Um artigo que busca articular as formulações de Freud e de Lacan[4] ressalta que a prática analítica colocada à disposição do tratamento às camadas populares; "têm constatado o avanço do tipo de caráter descrito como "exceção", isto é, o forte sentimento que encontramos em algumas pessoas, especialmente nas mulheres. Disso resulta uma posição subjetiva que as impede de se representarem como sujeitos de direitos e de deveres"[5]. A reivindicação de serem tratadas como exceção exclui a responsabilização pelos próprios atos e a conseqüente cumplicidade quanto ao desejo.
A realidade brasileira, com suas profundas desigualdades sociais, nos inquieta a este respeito. Nas classes menos favorecidas, "encontramos um modo de organização familiar regulada por uma hierarquia entre as gerações extremamente precária.
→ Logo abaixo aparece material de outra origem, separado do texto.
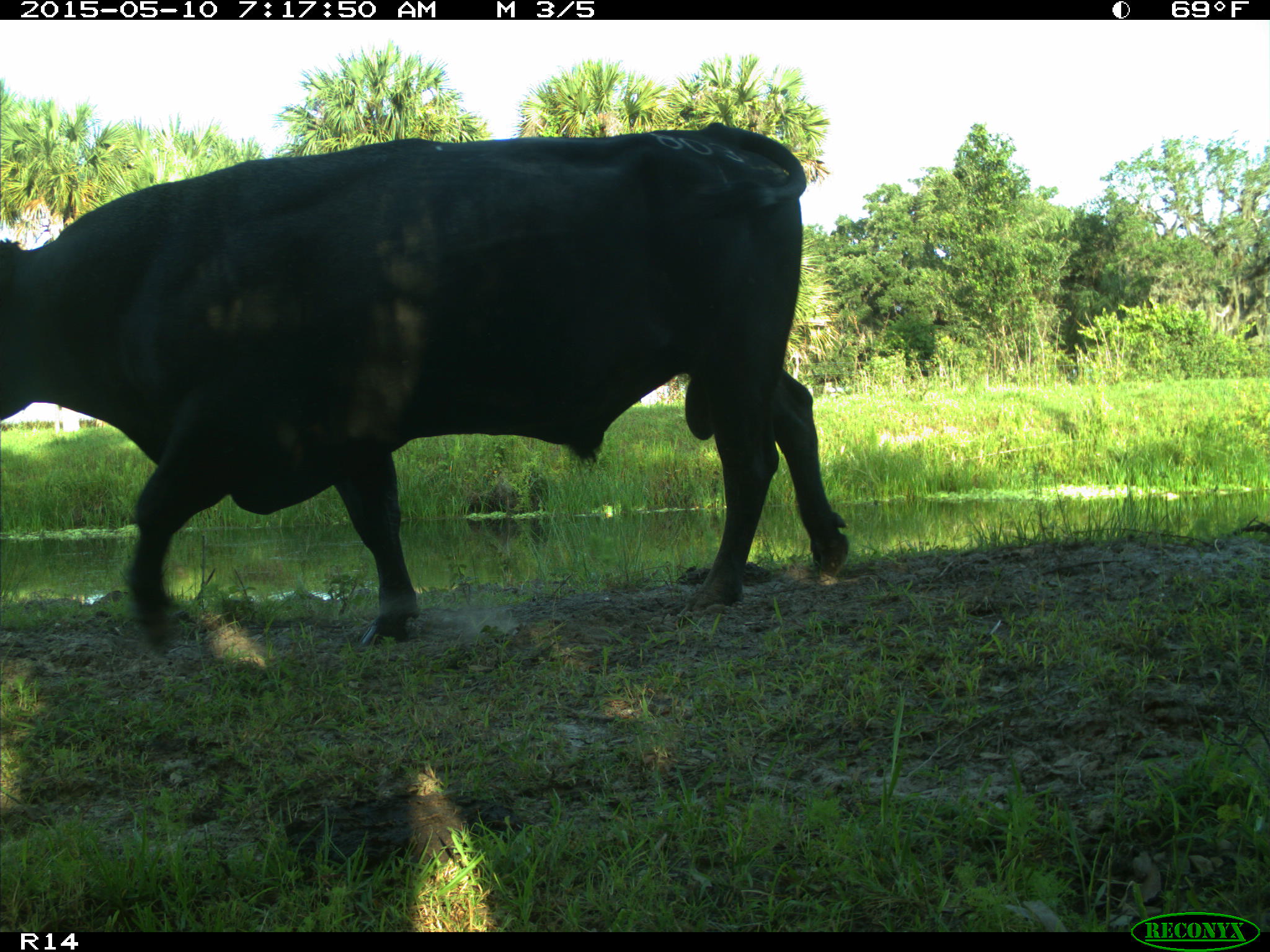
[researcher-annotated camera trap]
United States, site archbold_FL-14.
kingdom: Animalia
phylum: Chordata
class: Mammalia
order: Artiodactyla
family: Bovidae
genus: Bos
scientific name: Bos taurus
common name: domestic cow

Nestas famílias a renda total dificilmente ultrapassa a um salário mínimo mensal; o recurso aos benefícios assistenciais do Estado transforma-se em meio de vida e acréscimo à renda familiar; e os adultos geralmente não têm emprego fixo. Como eles se representam como 'carentes', não se vêem como sujeitos do pacto social com igualdade de direitos e de deveres com outros sujeitos"[6].
Os homens exibem sua precariedade em privar as mulheres de seu gozo ilimitado, mesmo em relação às suas crias. As relações sexuais comparecem como um elemento que testemunha a completa irresponsabilidade de homens e mulheres que procriam sem qualquer planejamento e numa situação de extrema precariedade material e simbólica.
"A miséria econômica e psíquica transmite uma maneira de viver 'segundo a vontade de Deus'"[7]. Estas pessoas que se colocam enquanto "dependentes da providência divina ou da assistência do Estado, não se responsabilizam pelas suas escolhas, e menos ainda pelas inevitáveis conseqüências. Aguardam um privilégio vindo dos céus que as compense da vida miserável na qual foram jogadas (segundo pensam) pelo destino"[8].
O discurso autopiedoso dá voz a um masoquismo generalizado. E esta é uma das inúmeras pragas que devemos nos empenhar em combater, uma vez que se alastra no discurso religioso e populista, conforme temos testemunhado.
[1] Psicanalista, Membro da Escola Brasileira de Psicanálise/Associação Mundial de Psicanálise.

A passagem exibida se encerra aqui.